__Data records__

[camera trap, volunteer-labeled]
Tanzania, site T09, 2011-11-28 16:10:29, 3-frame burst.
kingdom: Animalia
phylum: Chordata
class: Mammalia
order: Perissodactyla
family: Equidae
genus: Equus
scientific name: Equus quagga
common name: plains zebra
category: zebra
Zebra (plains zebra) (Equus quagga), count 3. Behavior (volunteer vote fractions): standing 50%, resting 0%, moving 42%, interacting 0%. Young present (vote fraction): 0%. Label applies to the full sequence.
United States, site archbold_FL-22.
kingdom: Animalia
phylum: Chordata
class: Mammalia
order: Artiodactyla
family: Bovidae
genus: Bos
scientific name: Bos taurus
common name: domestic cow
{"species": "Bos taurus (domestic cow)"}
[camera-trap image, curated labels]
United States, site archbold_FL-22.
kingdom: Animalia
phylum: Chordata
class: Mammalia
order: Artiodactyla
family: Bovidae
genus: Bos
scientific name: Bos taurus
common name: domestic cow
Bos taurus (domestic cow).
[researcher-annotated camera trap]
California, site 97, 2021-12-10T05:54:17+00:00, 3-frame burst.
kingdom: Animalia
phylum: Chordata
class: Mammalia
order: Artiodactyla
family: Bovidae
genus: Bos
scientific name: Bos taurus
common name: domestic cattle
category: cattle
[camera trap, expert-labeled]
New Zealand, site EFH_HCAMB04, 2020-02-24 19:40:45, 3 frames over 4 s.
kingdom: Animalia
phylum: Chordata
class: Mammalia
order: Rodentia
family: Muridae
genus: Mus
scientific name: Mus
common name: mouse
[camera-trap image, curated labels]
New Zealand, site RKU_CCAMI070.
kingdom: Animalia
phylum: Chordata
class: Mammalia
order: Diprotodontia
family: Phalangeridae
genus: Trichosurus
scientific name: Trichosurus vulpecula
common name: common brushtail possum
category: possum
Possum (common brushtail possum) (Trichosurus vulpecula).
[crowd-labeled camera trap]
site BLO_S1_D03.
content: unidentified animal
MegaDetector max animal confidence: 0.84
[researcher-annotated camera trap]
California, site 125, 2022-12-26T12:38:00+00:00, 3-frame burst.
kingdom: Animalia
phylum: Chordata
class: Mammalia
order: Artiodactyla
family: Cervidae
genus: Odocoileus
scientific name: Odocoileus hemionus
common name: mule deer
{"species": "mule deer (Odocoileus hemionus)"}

__WHAT YOU ARE ASKED TO DO__
Your task is to repeat the data exactly; please include every line.

__TASK OUTPUT__
[camera trap, volunteer-labeled]
Tanzania, site T09, 2011-11-28 16:10:29, 3-frame burst.
kingdom: Animalia
phylum: Chordata
class: Mammalia
order: Perissodactyla
family: Equidae
genus: Equus
scientific name: Equus quagga
common name: plains zebra
category: zebra
Zebra (plains zebra) (Equus quagga), count 3. Behavior (volunteer vote fractions): standing 50%, resting 0%, moving 42%, interacting 0%. Young present (vote fraction): 0%. Label applies to the full sequence.
United States, site archbold_FL-22.
kingdom: Animalia
phylum: Chordata
class: Mammalia
order: Artiodactyla
family: Bovidae
genus: Bos
scientific name: Bos taurus
common name: domestic cow
{"species": "Bos taurus (domestic cow)"}
[camera-trap image, curated labels]
United States, site archbold_FL-22.
kingdom: Animalia
phylum: Chordata
class: Mammalia
order: Artiodactyla
family: Bovidae
genus: Bos
scientific name: Bos taurus
common name: domestic cow
Bos taurus (domestic cow).
[researcher-annotated camera trap]
California, site 97, 2021-12-10T05:54:17+00:00, 3-frame burst.
kingdom: Animalia
phylum: Chordata
class: Mammalia
order: Artiodactyla
family: Bovidae
genus: Bos
scientific name: Bos taurus
common name: domestic cattle
category: cattle
[camera trap, expert-labeled]
New Zealand, site EFH_HCAMB04, 2020-02-24 19:40:45, 3 frames over 4 s.
kingdom: Animalia
phylum: Chordata
class: Mammalia
order: Rodentia
family: Muridae
genus: Mus
scientific name: Mus
common name: mouse
[camera-trap image, curated labels]
New Zealand, site RKU_CCAMI070.
kingdom: Animalia
phylum: Chordata
class: Mammalia
order: Diprotodontia
family: Phalangeridae
genus: Trichosurus
scientific name: Trichosurus vulpecula
common name: common brushtail possum
category: possum
Possum (common brushtail possum) (Trichosurus vulpecula).
[crowd-labeled camera trap]
site BLO_S1_D03.
content: unidentified animal
MegaDetector max animal confidence: 0.84
[researcher-annotated camera trap]
California, site 125, 2022-12-26T12:38:00+00:00, 3-frame burst.
kingdom: Animalia
phylum: Chordata
class: Mammalia
order: Artiodactyla
family: Cervidae
genus: Odocoileus
scientific name: Odocoileus hemionus
common name: mule deer
{"species": "mule deer (Odocoileus hemionus)"}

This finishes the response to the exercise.